I do agree with Krugman that the moral hazard problem is real, but I disagree with his proposed "solutions" that really only compound the problem. What he proposes is to bring back the banking regulations that existed from the New Deal to the early 1980s, and then putting the rest of the financial system under the same regulatory umbrella. In his view, cited elsewhere, "smart" and "well-meaning" regulators can take over from there and keep calamities from happening.

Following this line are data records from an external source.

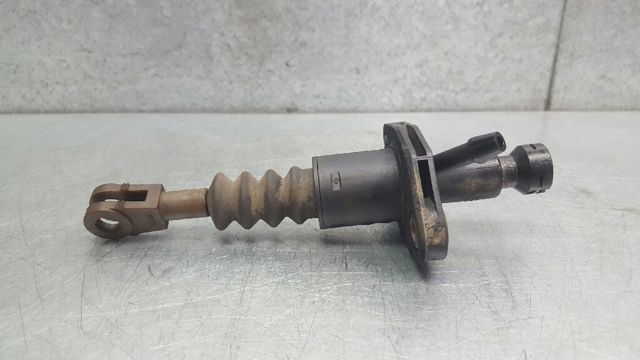 OPEL 90522656 Цилиндр сцепления главный в наличии Одесса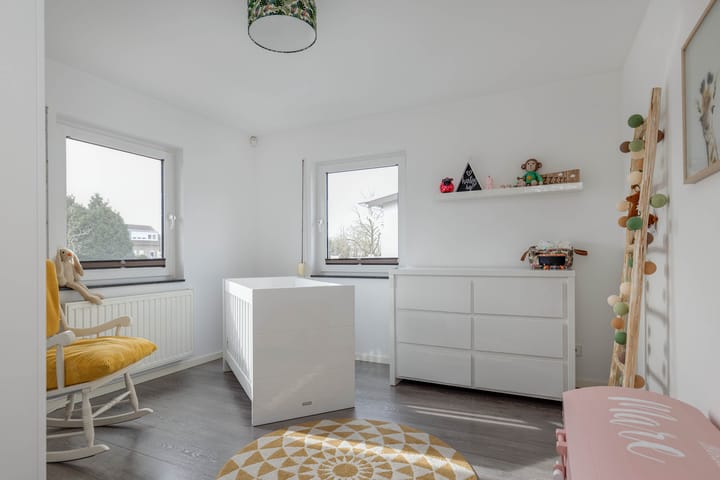 Foto 29 van Wijngaardstraat 8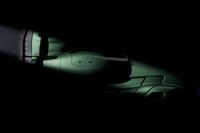 Record-breaking hypercar closer to reaching production post image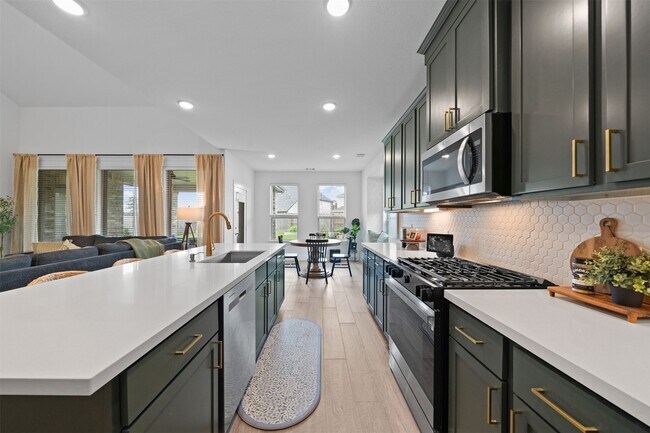 Building Photo - 21307 Fresno Brk Cir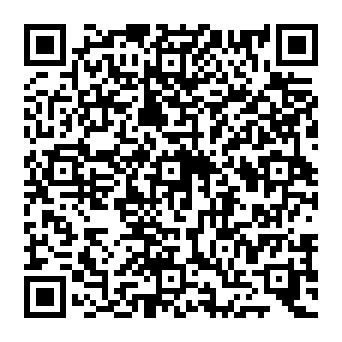 QR 3e8d021
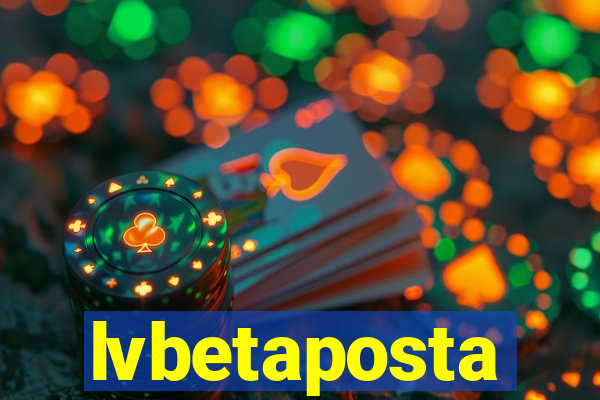 lvbetaposta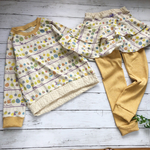 ちょこ様専用 [130]イースターエッグ＊セットアップ
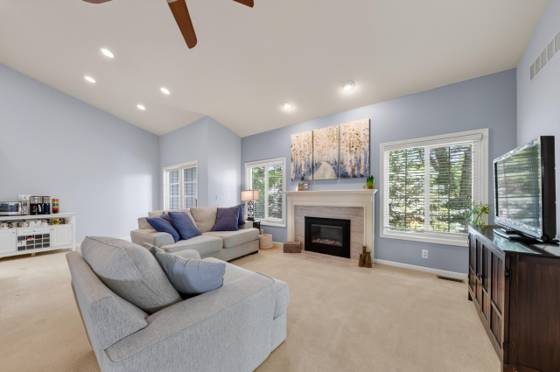 1684 Cassady Place, Plymouth, MI 48170 photo 5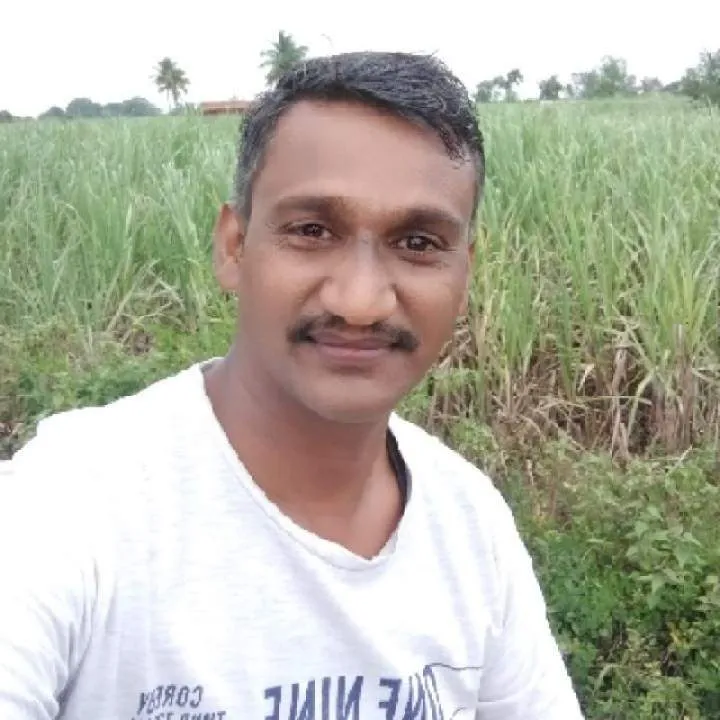 Bapu Photo On Jungo Live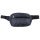 OOTB Faltbare Bauchtasche  mit Front- & Nebenfach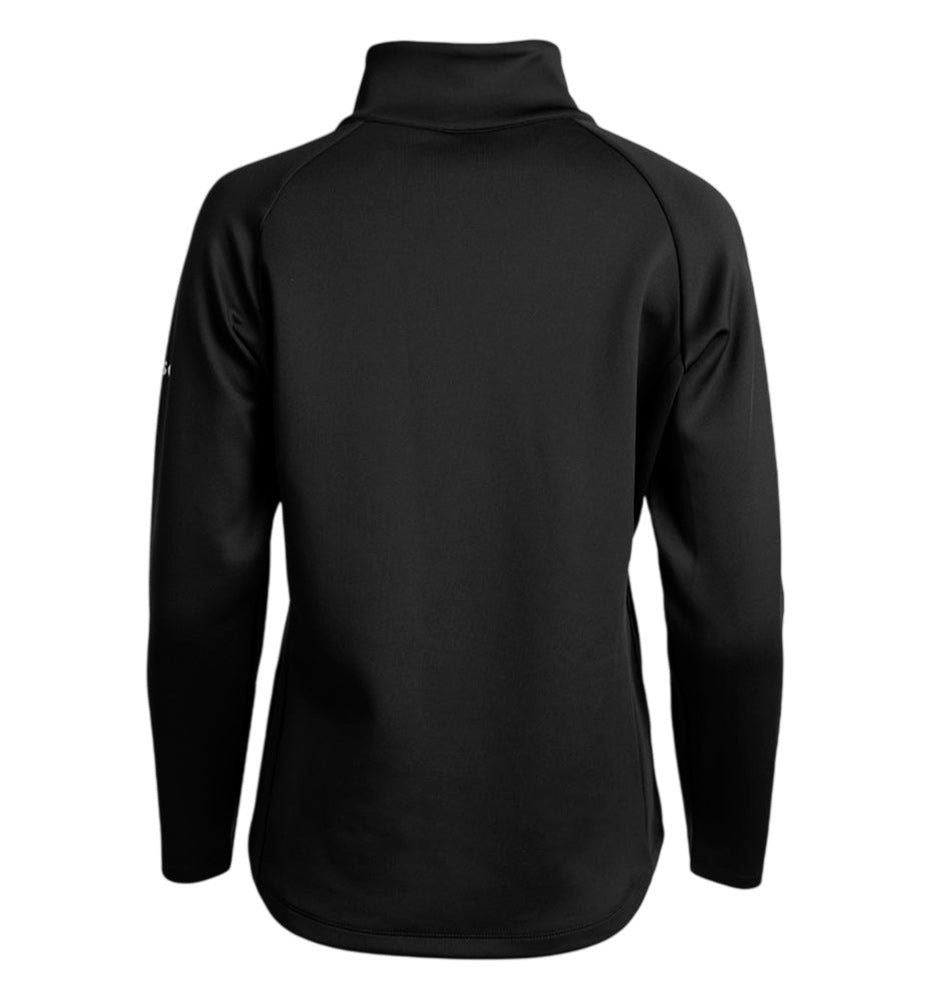 Chaqueta Outdoor Izas Modena Jacket W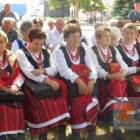 zdjęcie nr 47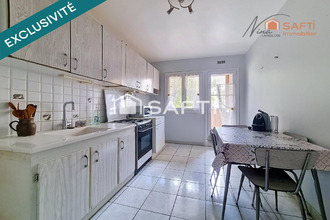achat appartement neuilly-sur-marne 93330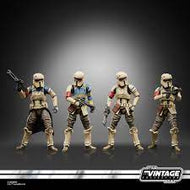 Shoretrooper 4-Pack TVC Rogue One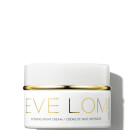 Eve Lom Time Retreat Regenerative Night Cream 1.7oz
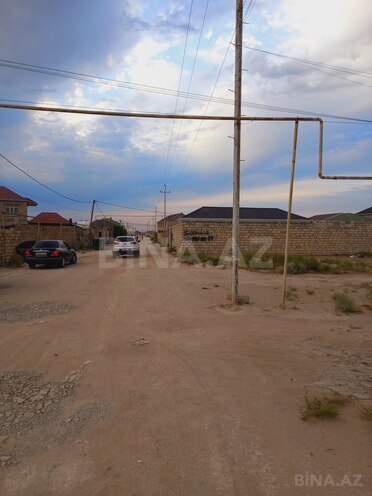 Продаётся  участок 6 сот, пос. Бина, photo 8 from 12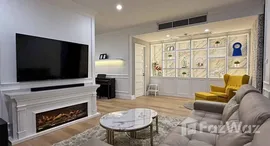 ยูนิตที่เหลืออยู่ในโครงการ อกัสตัน สุขุมวิท 22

Before going further, I agree with Krugman that moral hazard was a huge problem and I also agree that under the current mentality that grips the system today, the bankers and financial barons invariably will be successful in asking for new money to clean up the mess they have made. However, Krugman also forgets that the establishment of the Fed in and of itself was a huge moral hazard. The original purpose of the central bank was to be a backstop that would provide newly-printed money to member banks in case of a run or a "panic," which occurred once in a while. The presence of the Fed sent a signal to the bankers that the government had their backs, and that problem continues to this day.
There is another issue I have noted before, and that is the difference between Krugman's view of where regulated banking stood in 1980 and the view of Austrians and others. According to Krugman, the banking cartel (which it really was) was doing just fine, but ideological Reaganites came in and undid the whole carefully and wisely-planned structure, all in the name of ideology. Then they created an entire shadow system, also done from ideology.

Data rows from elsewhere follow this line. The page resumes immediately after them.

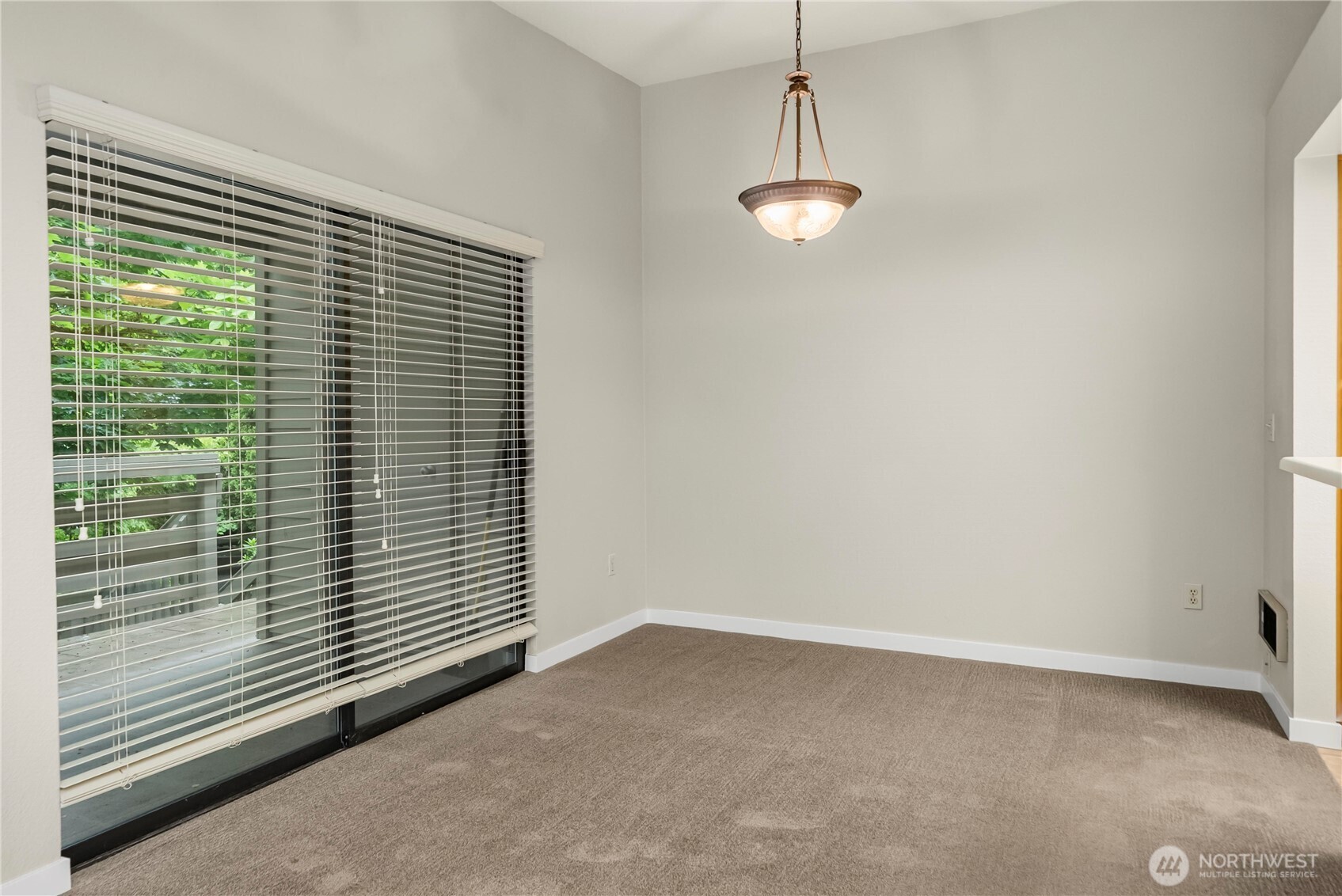 1300 Bellevue Way 2 Property Photo 14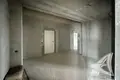 Mieszkanie 4 pokoi 465 m² Brześć, Białoruś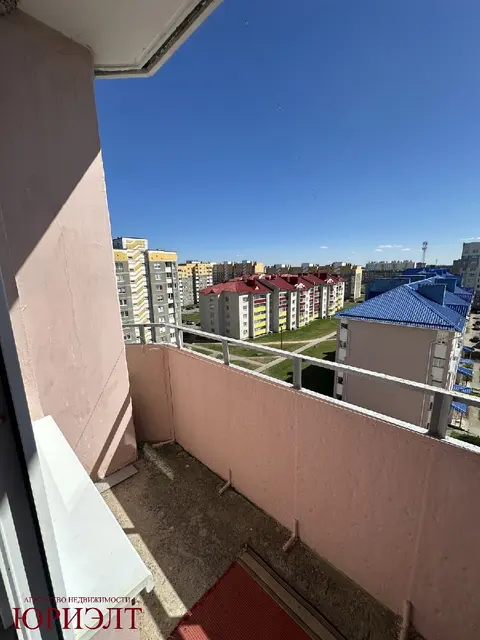  7-этаж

In a word, that view is nonsense. The banking cartel was losing capital because the government held down interest rates it could offer depositors even while inflation raged in double-digits. People sought other venues and found them. In the meantime, Michael Milken already was helping to finance ventures that the banks would not touch. (As Daniel Fischel notes in Payback, much of the recovery of the 1980s came from Milken's financing methods.)
As economists such as George Stigler and Sam Peltzman pointed out, regulation has the effect of offering protection to regulated firms, but also serving to keep out competitors. In other words, contra Krugman, regulation creates what in effect are government-sponsored cartels. From this, we see "Capture Theory" emerging, as the regulated industries and their government regulators form a tag team that operates to the benefit of the people in the system -- and against consumers.

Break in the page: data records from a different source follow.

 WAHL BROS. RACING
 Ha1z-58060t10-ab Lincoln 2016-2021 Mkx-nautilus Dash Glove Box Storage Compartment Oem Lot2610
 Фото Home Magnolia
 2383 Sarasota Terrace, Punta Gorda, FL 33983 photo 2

The ultimate irony is that Krugman and others are demanding re-regulation as a form of "consumer protection," which clearly has not been the pattern of regulation. Krugman can deny this point, but he is the one who is wrong.
Krugman can provide this fantasy of regulation all he wants, and I am sure that plenty of people will believe it, but that does not change the fact that "Capture Theory" is real and provides a much stronger view of regulation than does Krugman's Keynesianism. The re-regulation he espouses not only will make the economy weaker (as it protects the current set of malinvestments), but it also sets the stage for crises in the future.
Instead, we need to abolish the government backstops altogether and stop this bailout foolishness, which only provides the economic agony we are experiencing. The problem is not "too big to fail" or "we need more regulation." No, what we need is to clear the moral hazard out of the system and let the economic assets move to their real values.
Only then will we have a real recovery.